Set down again, exactly and only, the lines from the one that contains "this 640×480 image." through the last line of the records below, both included, but not the pictures.

[Saved data entries]
BEGIN

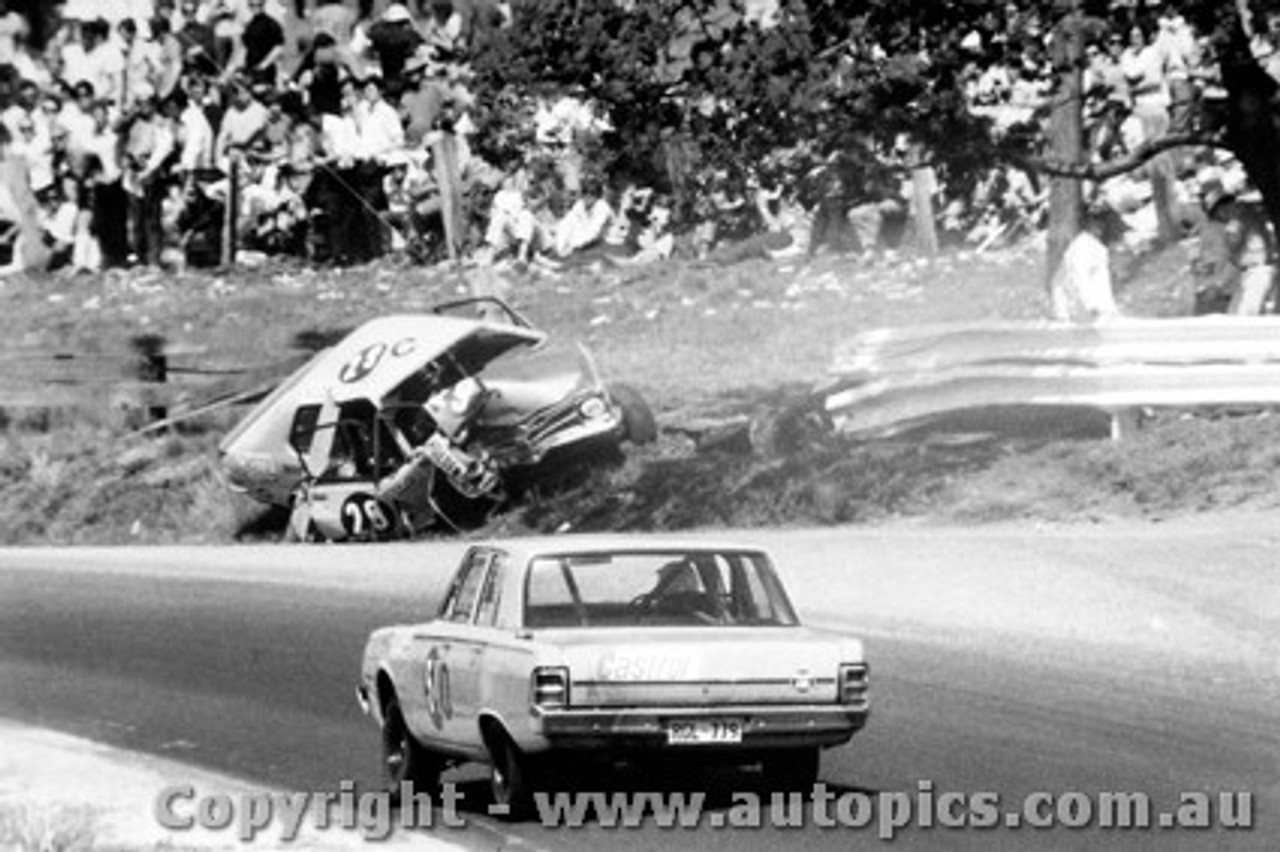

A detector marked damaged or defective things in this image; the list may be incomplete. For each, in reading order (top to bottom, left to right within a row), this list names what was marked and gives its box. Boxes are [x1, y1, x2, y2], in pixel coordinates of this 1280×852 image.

crashed race car [218, 298, 655, 537]
crashed car headlight [578, 396, 606, 419]
detached car wheel [604, 378, 655, 440]
detached car wheel [378, 695, 440, 798]
detached car wheel [483, 731, 535, 818]
detached car wheel [757, 741, 819, 788]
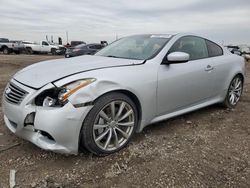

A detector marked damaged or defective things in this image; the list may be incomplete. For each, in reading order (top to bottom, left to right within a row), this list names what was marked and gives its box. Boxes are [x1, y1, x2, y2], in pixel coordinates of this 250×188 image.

crumpled hood [13, 55, 143, 89]
damaged front bumper [2, 79, 92, 154]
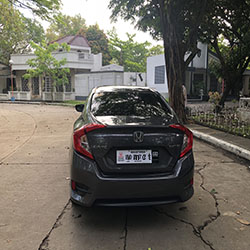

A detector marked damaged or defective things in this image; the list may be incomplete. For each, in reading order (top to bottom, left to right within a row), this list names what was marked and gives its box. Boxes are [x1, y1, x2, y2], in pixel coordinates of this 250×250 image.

pavement crack [196, 163, 220, 231]
pavement crack [37, 199, 70, 250]
pavement crack [152, 207, 215, 250]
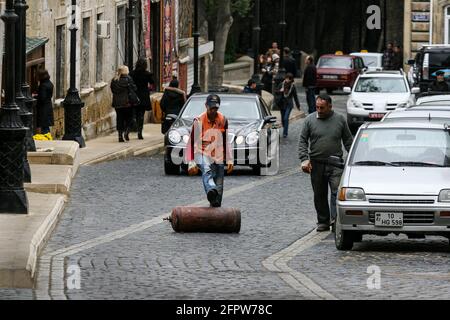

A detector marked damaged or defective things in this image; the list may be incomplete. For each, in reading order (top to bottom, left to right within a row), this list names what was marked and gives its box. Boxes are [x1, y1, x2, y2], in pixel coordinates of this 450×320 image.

rusty gas cylinder [167, 208, 241, 232]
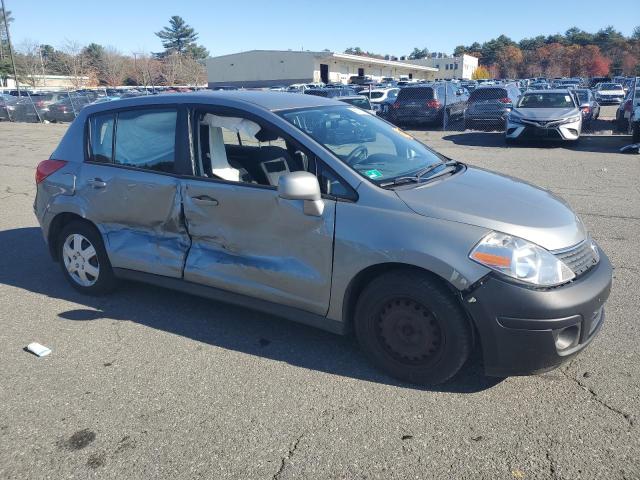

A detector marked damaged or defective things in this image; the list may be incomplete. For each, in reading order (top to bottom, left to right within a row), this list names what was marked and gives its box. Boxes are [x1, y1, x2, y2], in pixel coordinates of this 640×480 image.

damaged car door [80, 107, 190, 276]
dented rear door [181, 179, 336, 316]
damaged car door [180, 110, 338, 316]
crack in asphalt [272, 432, 304, 480]
crack in asphalt [564, 368, 632, 428]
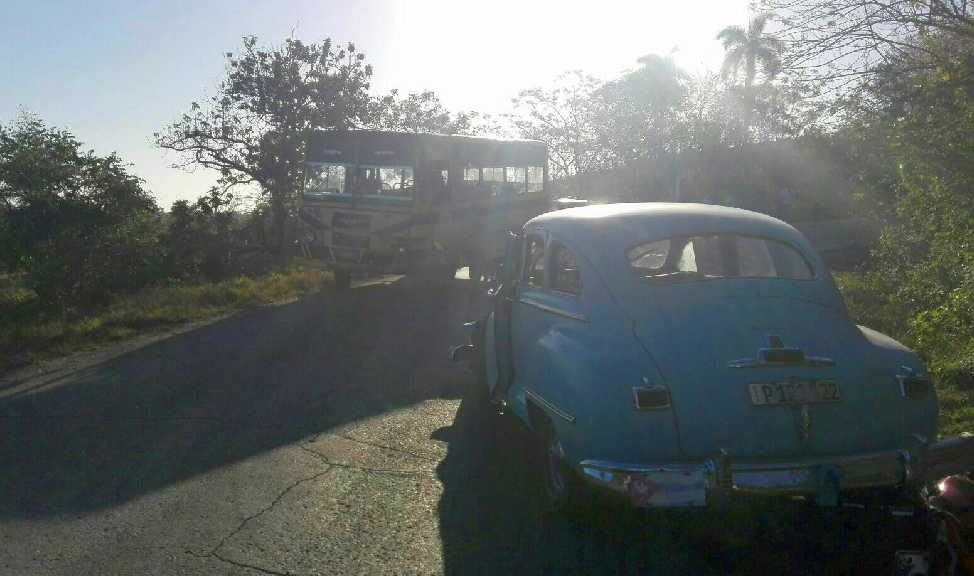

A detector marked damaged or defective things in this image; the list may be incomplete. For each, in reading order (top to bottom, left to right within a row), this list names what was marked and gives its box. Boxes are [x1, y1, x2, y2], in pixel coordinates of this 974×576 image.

cracked pavement [1, 274, 932, 572]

END

# [ANSWER TO THIS PROBLEM]
A detector marked damaged or defective things in this image; the list may be incomplete. For each, in reading order (top to bottom, left to right within a row), this list names what was marked and gives its box. Boxes are [x1, y1, x2, y2], in pixel coordinates of this 640×480 image.

damaged car door [80, 107, 190, 276]
dented rear door [181, 179, 336, 316]
damaged car door [180, 110, 338, 316]
crack in asphalt [272, 432, 304, 480]
crack in asphalt [564, 368, 632, 428]

A detector marked damaged or defective things in this image; the list may be incomplete. For each, in reading order (top to bottom, left to right within a row), this list names what was marked and gives its box. Boxes are [x1, y1, x2, y2], in pixel coordinates of this 974×576 image.

cracked pavement [1, 274, 932, 572]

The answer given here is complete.